What I have found over the last two years, is that the added on sound works, but buying the locomotive with sound seem to work better. Broadway Limited sound seems to me to be the best, but their a little finicky about track conditions. 

I have given up on everything but Kato, I only buy Kato locomotives and use their Kobo shop for the sound ones. Kato's just run better on my layout for some reason.

On installing the sound board, I really have no idea. My eyesight is not good enough to do it. The Kobo units from Kato are ESU Loksound. Pretty loud compared to others.


----------



## mesenteria (Oct 29, 2015)

Well, you can learn, but if you are middle aged, or the least impaired manually and/or visually, N Scale is tough. Generally, the better job will have been performed by the 16 year old women in China at the assembly lines. I'm dead serious.

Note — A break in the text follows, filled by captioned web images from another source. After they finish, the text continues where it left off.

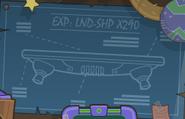 HovercraftBlueprints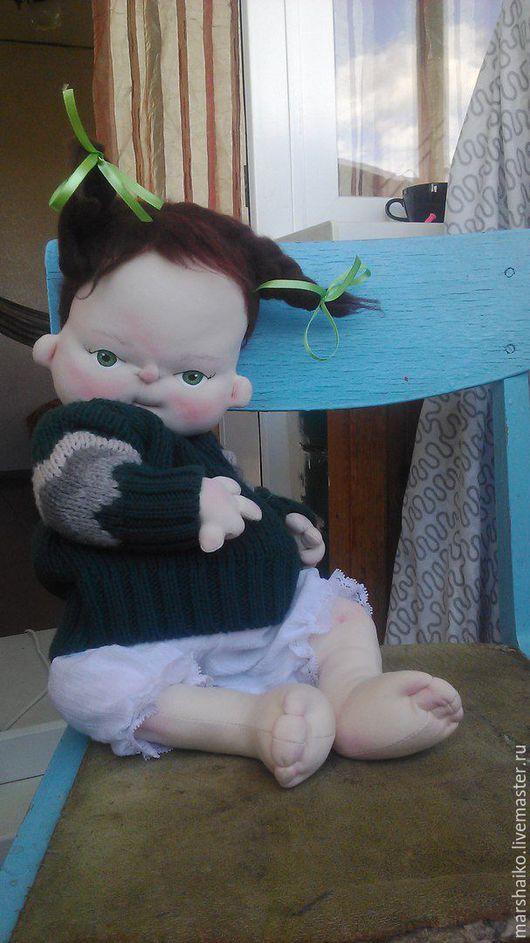 Куклы-младенцы и reborn ручной работы. Ярмарка Мастеров - ручная работа. Купить Пупс игровой. Handmade. Кукла ручной работы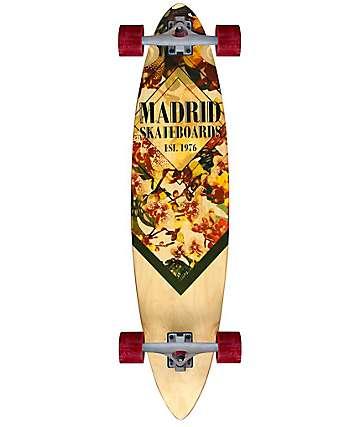 "Madrid Blunt Orchid 38"" Longboard Complete"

However, as a perhaps unwelcome aside, and I may take some flack for this (and all my HO locomotives have sound):

The smaller scale items with sound don't sound so great. Some 're better'n others, to be sure, and a lot depends on the know-how and skill of the installer, but the small spaces in HO scale and on down means tinny sound. Tiny sound, too. Many can't stand it after a while because it is low-fi sound, and they run their more expensive locomotives in silence.

I say this because you may find yourself quite disappointed with the small, tinny sound that will issue from N scale enclosures. Sorry, it's just physics...


----------